By Bustos and Navarro. It will give you a good introduction on the
topic. Regarding the long mapping, the technique is very new and it
will be presented at the upcoming SISAP 2009 conference (Czech
Republic).

I will find out if I can publish the paper now with them and I will
get back to you. In the paper you will find the details of the
technique and some performance numbers. Thank you for your suggestion,
I think we should have some perf. numbers in the webpage.

Thanks again and I will get back to you soon!

Arnoldo

Arnoldo Muller

unread,
Jul 20, 2009, 11:22:00 AM7/20/09
to obsearc...@googlegroups.com
Dear Liu:

So here it is the paper that explains about the X -> long mapping.
Please let me know if you have further questions. The current
implementation will benefit if you use a x64 machine.

How big is the dataset that you are planning to use? How many objects
are you planning to insert?

Thanks,

Arnoldo
paper.pdf

chaoyang liu

unread,
Jul 20, 2009, 11:48:12 AM7/20/09
to obsearc...@googlegroups.com
Hi, Arnoldo

Thank you so much for your information.

My application is targeting middle size organization for the time being. So the size of dataset ranges from a few thousands to 100 thousands for now. But I have a plan to make it support more than 1 million of objects. As you know, for  a search solution,  it only becomes valuable when there is a big dataset available.

I tried xxl package with a test dataset with 2,000 objects,  the search performance was not to my satisfaction. It takes 40 milliseconds to retrieve 10 most similar objects.  This is why I spent time looking around and eventually find your project. 

I think matrix search will play a very important role in the near future, especially in the multi-media search applications which just get started in recent years. And there is no commerical products available from those big database players yet.  So I think you are doing a great thing,  I am wondering how far you want to persure with Obsearch, and if you need someone to help you out with the development, please let me know.

Thank you.

LIU

Arnoldo Muller

unread,
Jul 28, 2009, 1:17:21 AM7/28/09
to obsearc...@googlegroups.com
Dear Liu:

Sorry for the delay. I was very busy last week...

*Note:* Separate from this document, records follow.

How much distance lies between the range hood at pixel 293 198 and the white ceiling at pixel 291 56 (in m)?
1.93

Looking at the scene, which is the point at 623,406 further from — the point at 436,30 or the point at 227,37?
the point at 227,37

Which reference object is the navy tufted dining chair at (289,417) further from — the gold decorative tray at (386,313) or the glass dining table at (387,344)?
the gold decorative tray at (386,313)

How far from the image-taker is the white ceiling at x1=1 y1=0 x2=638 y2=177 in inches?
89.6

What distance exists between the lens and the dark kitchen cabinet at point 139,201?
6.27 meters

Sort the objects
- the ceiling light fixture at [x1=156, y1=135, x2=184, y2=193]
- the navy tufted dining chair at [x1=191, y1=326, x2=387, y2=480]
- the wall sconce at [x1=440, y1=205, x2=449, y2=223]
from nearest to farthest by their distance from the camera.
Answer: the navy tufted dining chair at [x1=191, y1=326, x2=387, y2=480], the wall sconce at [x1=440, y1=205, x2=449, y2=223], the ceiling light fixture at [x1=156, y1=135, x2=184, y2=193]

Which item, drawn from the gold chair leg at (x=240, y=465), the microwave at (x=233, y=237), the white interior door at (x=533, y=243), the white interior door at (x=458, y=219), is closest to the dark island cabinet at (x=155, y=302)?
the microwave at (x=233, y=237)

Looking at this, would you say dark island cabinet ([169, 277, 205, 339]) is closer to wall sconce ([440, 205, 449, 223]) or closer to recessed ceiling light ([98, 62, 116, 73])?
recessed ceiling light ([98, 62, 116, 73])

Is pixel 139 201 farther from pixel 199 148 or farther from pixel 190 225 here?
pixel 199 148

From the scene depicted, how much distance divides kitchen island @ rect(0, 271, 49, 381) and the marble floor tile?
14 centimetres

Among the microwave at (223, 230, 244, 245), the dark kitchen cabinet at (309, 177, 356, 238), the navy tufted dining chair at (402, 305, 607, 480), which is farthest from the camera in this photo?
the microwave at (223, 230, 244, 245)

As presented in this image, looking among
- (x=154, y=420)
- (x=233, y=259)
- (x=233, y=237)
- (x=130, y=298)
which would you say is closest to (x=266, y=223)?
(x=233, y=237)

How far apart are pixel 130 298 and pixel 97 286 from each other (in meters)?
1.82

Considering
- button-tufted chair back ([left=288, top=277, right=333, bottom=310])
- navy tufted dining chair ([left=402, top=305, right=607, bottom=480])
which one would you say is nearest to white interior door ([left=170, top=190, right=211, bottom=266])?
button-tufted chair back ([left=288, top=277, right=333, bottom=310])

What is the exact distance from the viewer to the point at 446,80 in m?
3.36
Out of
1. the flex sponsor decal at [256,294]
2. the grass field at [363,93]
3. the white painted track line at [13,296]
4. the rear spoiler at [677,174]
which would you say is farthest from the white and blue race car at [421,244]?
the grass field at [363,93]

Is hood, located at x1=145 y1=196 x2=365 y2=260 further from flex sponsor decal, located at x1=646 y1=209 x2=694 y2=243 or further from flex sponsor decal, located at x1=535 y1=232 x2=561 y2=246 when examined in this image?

The size of your app is perfect for the Tokyo Cabinet backed.

About OBSearch, well this project is my dearest project, I want to
take it very far from here.
You are most welcome to contribute to the project. If you have patches
or if you find bugs please contact me.

I hope OBSearch fullfills your expectations. I highly recommend to use
the Sketch based indexing technique, it is on SVN, you can browse the
*.examples* package to find out how to use the sketch index.

Let me know how it goes :)

You can run the demos with the command:

ant -buildfile approxGeneral.xml example

(after doing an mvn compile)

Cheers,

Arnoldo Muller

bllackeye

unread,
Aug 11, 2009, 9:59:44 PM8/11/09
to OBSearch-Users
Hi, Arnoldo

Thanks for your paper. I am impressed by the results, and I think that
is something I am looking for. So I got the source code from svn. But
I could not
compile it, because there are two java file missing, both of them are
under net.obsearch.index.sorter. Can you kindly pass me those files.

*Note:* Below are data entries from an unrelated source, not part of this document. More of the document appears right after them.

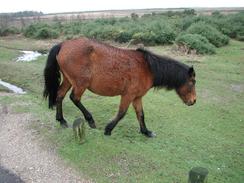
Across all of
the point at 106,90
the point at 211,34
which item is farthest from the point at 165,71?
the point at 211,34

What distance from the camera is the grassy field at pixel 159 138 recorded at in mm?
6574

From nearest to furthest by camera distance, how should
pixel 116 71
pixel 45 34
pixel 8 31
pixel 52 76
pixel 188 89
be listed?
Answer: pixel 116 71 < pixel 188 89 < pixel 52 76 < pixel 45 34 < pixel 8 31

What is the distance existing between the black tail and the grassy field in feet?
2.56

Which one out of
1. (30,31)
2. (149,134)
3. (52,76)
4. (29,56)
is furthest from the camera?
(30,31)

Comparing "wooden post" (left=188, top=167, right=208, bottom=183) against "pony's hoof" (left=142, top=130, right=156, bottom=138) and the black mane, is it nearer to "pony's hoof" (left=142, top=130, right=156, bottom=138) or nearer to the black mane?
the black mane

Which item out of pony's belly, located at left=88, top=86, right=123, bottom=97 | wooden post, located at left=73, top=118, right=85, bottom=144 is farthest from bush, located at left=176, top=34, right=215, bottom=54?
wooden post, located at left=73, top=118, right=85, bottom=144

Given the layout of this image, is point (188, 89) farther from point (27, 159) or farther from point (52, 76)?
point (27, 159)

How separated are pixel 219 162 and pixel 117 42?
21.8m

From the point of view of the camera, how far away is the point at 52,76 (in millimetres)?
7945

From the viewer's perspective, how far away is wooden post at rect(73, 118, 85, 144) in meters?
7.15

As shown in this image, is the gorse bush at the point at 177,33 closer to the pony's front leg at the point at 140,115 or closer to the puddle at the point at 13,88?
the puddle at the point at 13,88

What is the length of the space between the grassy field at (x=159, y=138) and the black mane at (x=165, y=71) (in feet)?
4.66

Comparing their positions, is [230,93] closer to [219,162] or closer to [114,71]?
[219,162]

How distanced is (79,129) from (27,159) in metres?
1.21
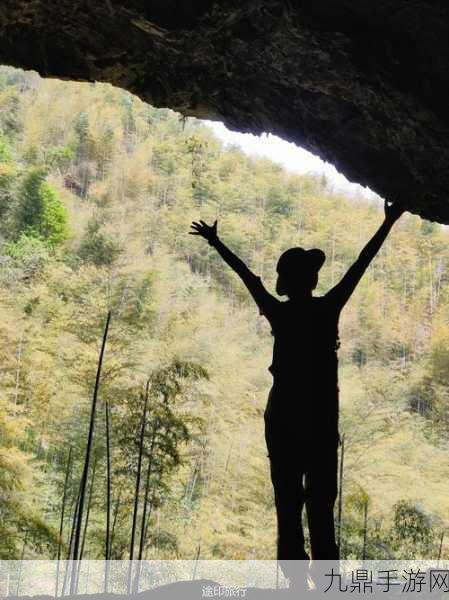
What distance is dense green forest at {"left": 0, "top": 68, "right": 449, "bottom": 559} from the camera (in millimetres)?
11828

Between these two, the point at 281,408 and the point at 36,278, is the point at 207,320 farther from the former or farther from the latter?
the point at 281,408

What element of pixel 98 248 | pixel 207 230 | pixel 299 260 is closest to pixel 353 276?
pixel 299 260

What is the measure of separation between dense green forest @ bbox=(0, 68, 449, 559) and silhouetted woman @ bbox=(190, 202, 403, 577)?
4.33 metres

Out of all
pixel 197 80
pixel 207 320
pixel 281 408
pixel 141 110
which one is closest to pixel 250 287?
pixel 281 408

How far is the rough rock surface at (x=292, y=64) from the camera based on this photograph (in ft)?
10.6

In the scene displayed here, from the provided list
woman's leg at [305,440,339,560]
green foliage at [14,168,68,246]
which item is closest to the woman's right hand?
woman's leg at [305,440,339,560]

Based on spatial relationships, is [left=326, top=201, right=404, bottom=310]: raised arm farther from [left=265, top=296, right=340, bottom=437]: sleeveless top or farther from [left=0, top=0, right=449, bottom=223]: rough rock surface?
[left=0, top=0, right=449, bottom=223]: rough rock surface

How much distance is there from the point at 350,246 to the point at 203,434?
2403cm

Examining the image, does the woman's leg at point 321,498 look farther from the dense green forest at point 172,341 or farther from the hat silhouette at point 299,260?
the dense green forest at point 172,341

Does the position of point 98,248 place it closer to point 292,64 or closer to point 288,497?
point 292,64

Meanwhile, I noticed that you are using Berkley DB java edition and
native, and Tokyocabinet for your storage engine. Can I only use
Berkley DB java edition?

Thank you very much

LIU

On Jul 20, 11:22 pm, Arnoldo Muller <arnoldomul...@gmail.com> wrote:
> Dear Liu:
>
> So here it is the paper that explains about the X -> long mapping.
> Please let me know if you have further questions. The current
> implementation will benefit if you use a x64 machine.
>
> How big is the dataset that you are planning to use? How many objects
> are you planning to insert?
>
> Thanks,
>
> Arnoldo
>
> On Mon, Jul 20, 2009 at 2:45 PM, Arnoldo Muller<arnoldomul...@gmail.com> wrote:
> > Dear Liu:
>
> > Thank you for your interest in OBSearch.
>
> > OBSearch contains several indexes like the P+Tree (exact) and the
> > GH-sketch (inexact).
> > Regarding SMAP or pivot embeddings take a look at:
>
> > Pivot selection techniques for proximity searching in metric spaces
>
> > By Bustos and Navarro. It will give you a good introduction on the
> > topic. Regarding the long mapping, the technique is very new and it
> > will be presented at the upcoming SISAP 2009 conference (Czech
> > Republic).
>
> > I will find out if I can publish the paper now with them and I will
> > get back to you. In the paper you will find the details of the
> > technique and some performance numbers. Thank you for your suggestion,
> > I think we should have some perf. numbers in the webpage.
>
> > Thanks again and I will get back to you soon!
>
> > Arnoldo
>
> > On Mon, Jul 20, 2009 at 4:21 AM, bllackeye<bllack...@gmail.com> wrote:
>
> >> Hi,
>
> >> I am building up a 3d shape search engine(Open source) for searching
> >> similarity shapes. I have already done the feature extraction part,
> >> now I need to have a good similarity search engine.
>
> >> I have already tried xxl, but it seems to me that xxl package is not a
> >> full implementation of similarity search. I tried multiple space
> >> filling curve scheme too, it is faster, but it could only give
> >> approximate result.
>
> >> Eventually, I came to your project, it seems that a lot of work has
> >> been done here.  But I still have some doubt about your projects.
> >> Firstly, it seems that somehow you managed to map a multi-dimensional
> >> vector into a long number( I suppose that SMAP is for the mapping),
> >> can you please tell me how you make that possible. Secondly, I am
> >> wondering whether you could publish some performance test data, which
> >> will be very helpful to users like me.
>
> >> Thanks you very much.
>
> >> LIU
>
>
>
>  paper.pdf
> 333KViewDownload

Arnoldo Muller

unread,
Aug 11, 2009, 11:33:20 PM8/11/09
to obsearc...@googlegroups.com
Hello Liu:

I am glad that you liked the paper, there are still many things to work on.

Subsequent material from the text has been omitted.